かと思ったが、本当に電話をかけていた。画面には102と表示されている。キルギス警察への電話番号だ。男は黙って通話を切る。
「ハク様は少し目を離すと、すぐ女の子を拾ってきてしまいますね」
「おまえが俺のなにを知ってるんだ。誤解を招く言い方はやめろ」
男の手に纏わりついていた幼女は、身軽に男の背に飛びついた。褐色の肌に無造作に伸ばした赤茶色の髪。瞳の色はすべてを飲み込むかのような漆黒だ。少女より一回り幼いであろうそんな幼女が、貧相な――まさしく貧しいのであろう服装で、少女とメイドを警戒している。
「あー、なんだ。これ、古代兵器パララ、らしい」
男は困惑した様子で言葉をひり出した。
「これってなんやねん。古代兵器なめとんか、ワレ」
「なんだか訛りのあるロシア語でございますね。キルギスの方も訛りが強いですが、それともやや違うような……。日本でたとえるなら、関西弁のようなものでしょうか」
「まあ、念のため、似非関西弁とでも言っておこう。……おい、このメイドにもおまえの力を見せてやれ」
男が背負った幼女に言うと、幼女は自慢げな表情で男から飛び降り、メイドの正面に立った。メイドは幼女と目線を合わせるため、腰を落とす。

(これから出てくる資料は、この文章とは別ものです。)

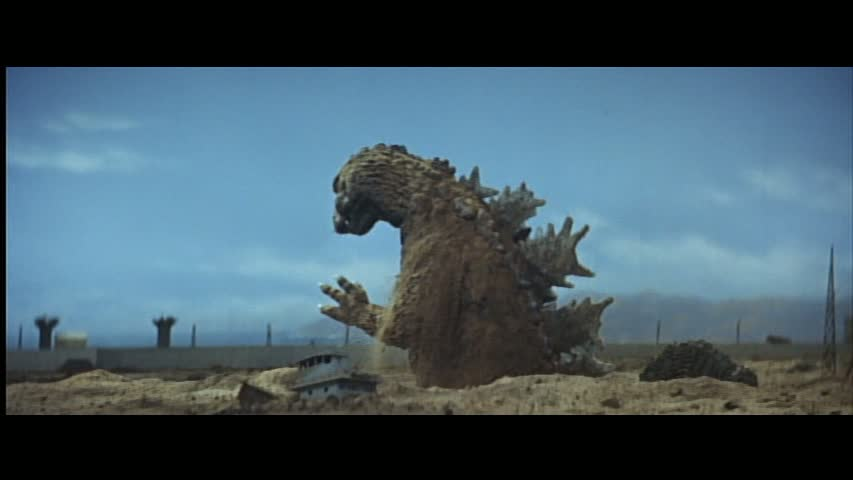 A Pessimist Is Never Disappointed: Mothra vs. Godzilla (1964)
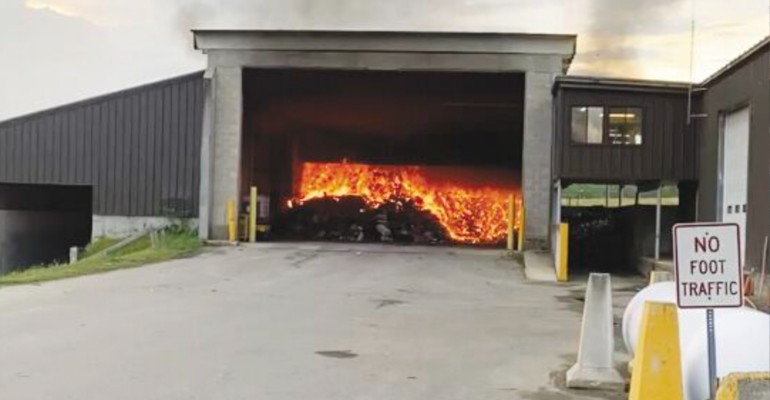 recycling waste facility fire
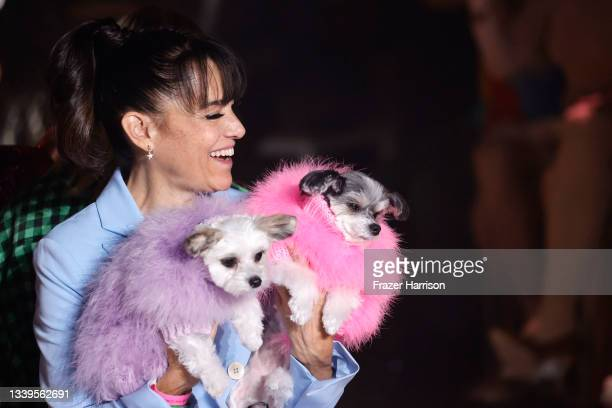 View of dogs on the runway for Christian Cowan NYFW Spring/Summer '22 Show during NYFW: The Shows at Gallery at Spring Studios on September 10, 2021...
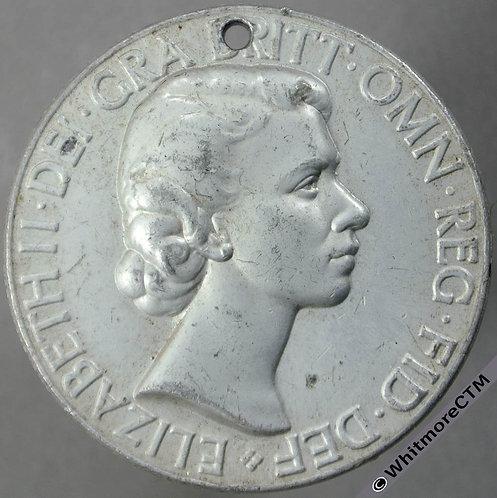 1953 West Hartlepool Queen Elizabeth II Coronation Medal 35mm WE8055H pierced - obv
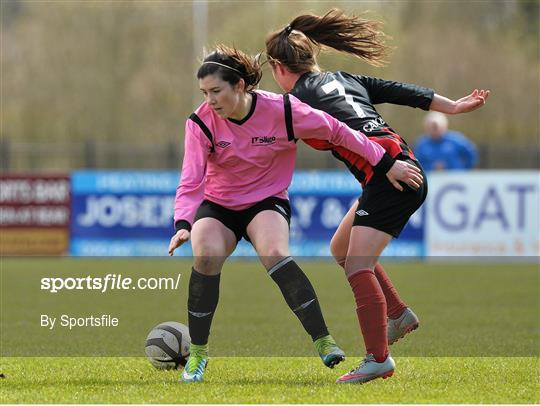 IT Carlow v IT Sligo - WSCAI Intervarsities - Cup Final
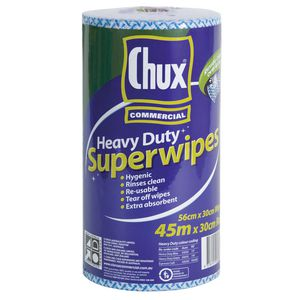 Chux Heavy Duty Super Wipes Cloth Roll Blue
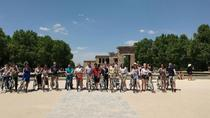 Sightseeing Electric Bike Tour inn Madrid, Madrid, Day Trips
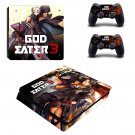 God Eater 3 decal skin sticker for PS4 Slim console and controllers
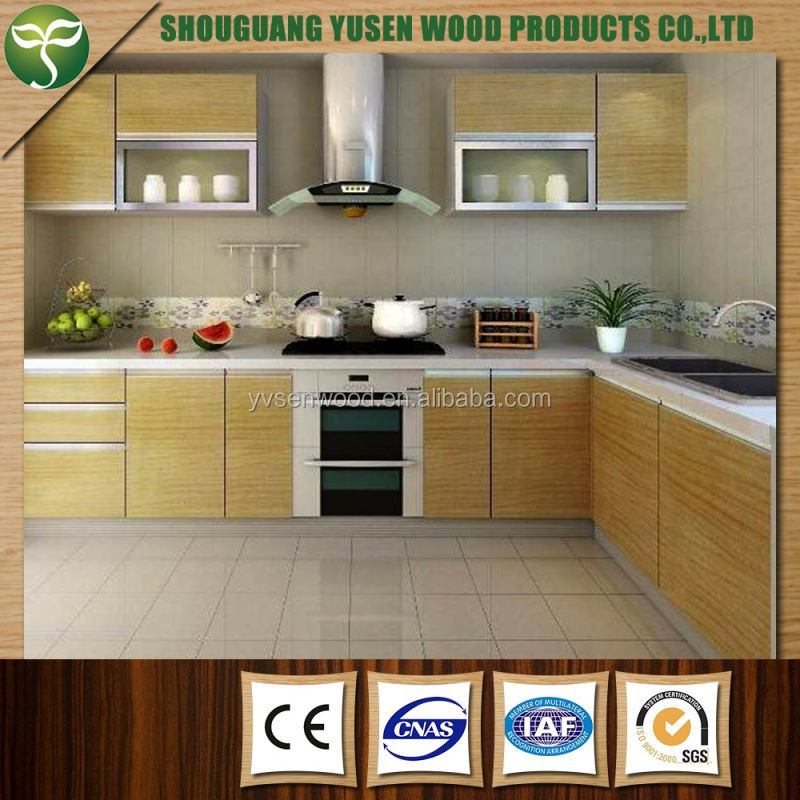 Cheap Solid Wood Furniture, Cheap Solid Wood Furniture Suppliers and  Manufacturers at Alibaba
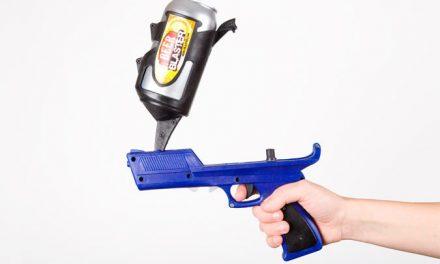 Arma letal para la peda: Pistola de cerveza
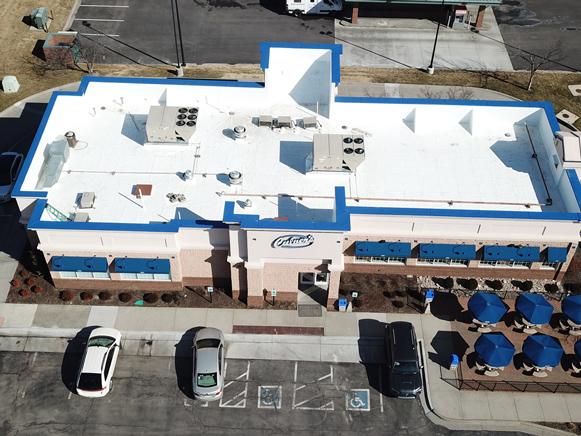 Liberty, Missouri Roofing Contractor
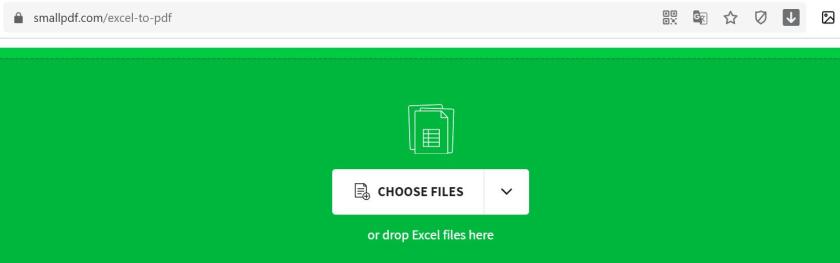 Chuyển Excel sang PDF qua Smallpdf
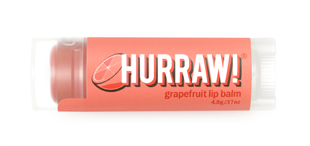 Hurraw! Grapefruit Lip Balm 4.3gr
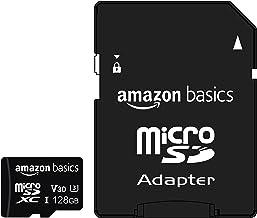 اصول آمازون - کارت حافظه 128 گیگابایتی microSDXC با آداپتور اندازه کامل ، A2 ، U3 ، سرعت خواندن تا 100 مگابایت بر ثانیه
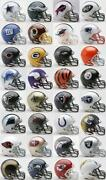 Mini Football Helmets Set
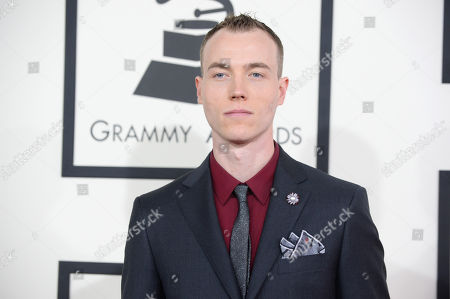 DJ Skee arrives at the 56th annual GRAMMY Awards at Staples Center, in Los Angeles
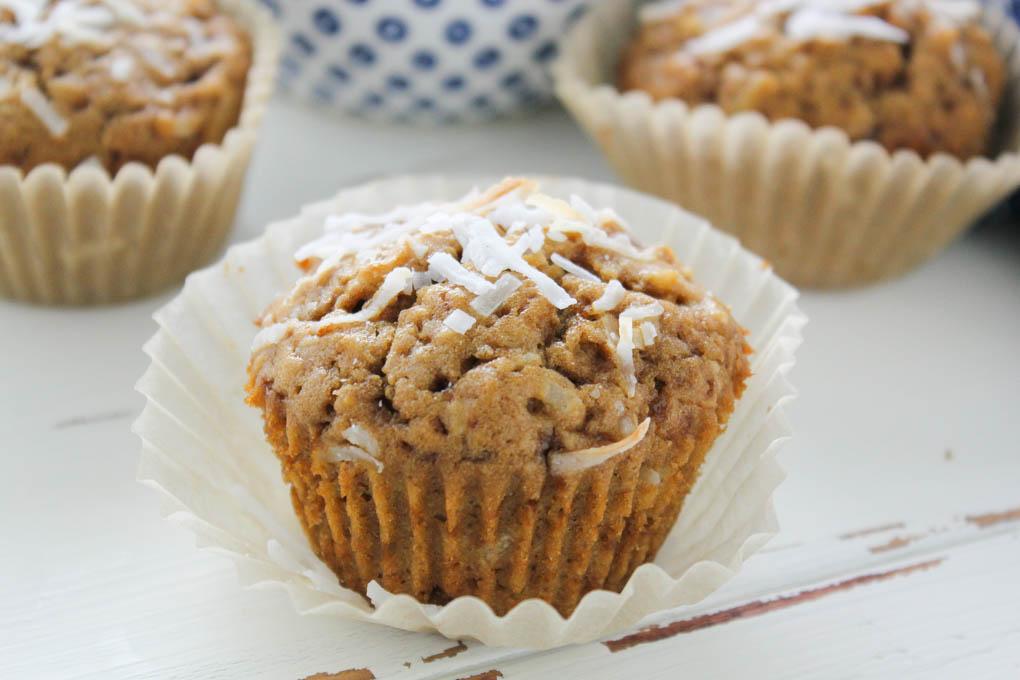 Coconut Muffins-3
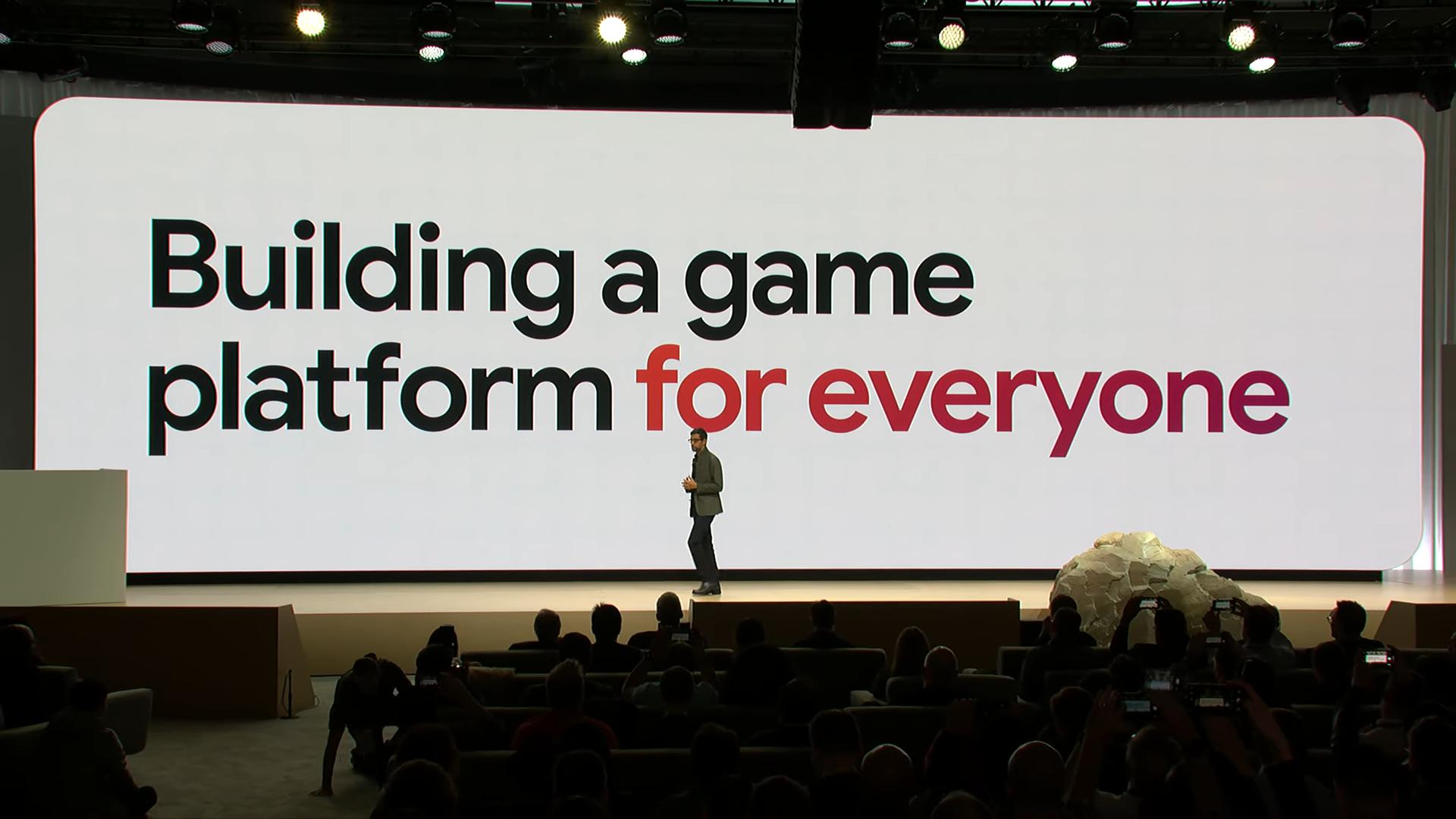 Извините, но все ваши базы принадлежат Google. Презентация Google на Game Development Conference 2019, проект Stadia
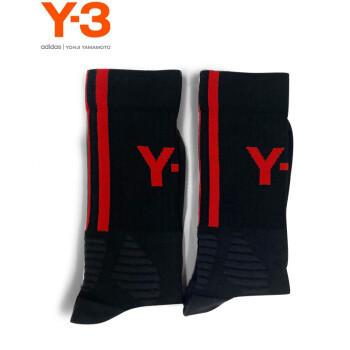 Sosete Y-3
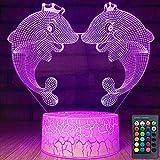 3D delfín noche luz USB Touch Decor mesa escritorio ilusión óptica Lámparas 7 colores cambiantes lámpara de mesa LED Navidad hogar amor cumpleaños niños decoración regalo juguete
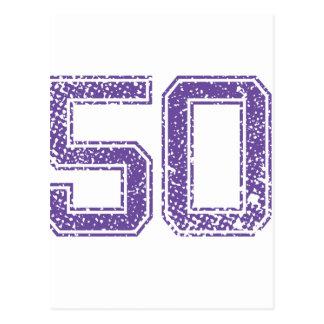 Purple Sports Jerzee Number 50.png Postcard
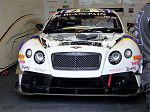 2014 Blancpain Endurance at Silverstone No.084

幼女はいたずらっ子のような顔でサイズの合わないシャツの、両袖をこすり合わせる。速く、とても速く。それを終えると、袖からわずかに人差し指を出し、メイドに向けた。
「えいっ」
メイドの手の甲に、その指を近付ける。
ぱちん。とかすかな音が漏れた。
「にへへぇ」
幼女は鼻の下をこすり、得意げに笑う。
「これは……静電気、でございますか」
珍しいことに、メイドも困惑した表情を見せた。
「ああ、……静電気、だよな。やっぱ」
男はボルサリーノを深くかぶり、表情を隠した。だが垣間見える口元は、困惑しているような、消沈しているような、照れているような、複雑な感情を表していた。
*
とりあえず連れてきた――着いてきたものは仕方がない。男は幼女も含めて四人で昼食を採ることにした。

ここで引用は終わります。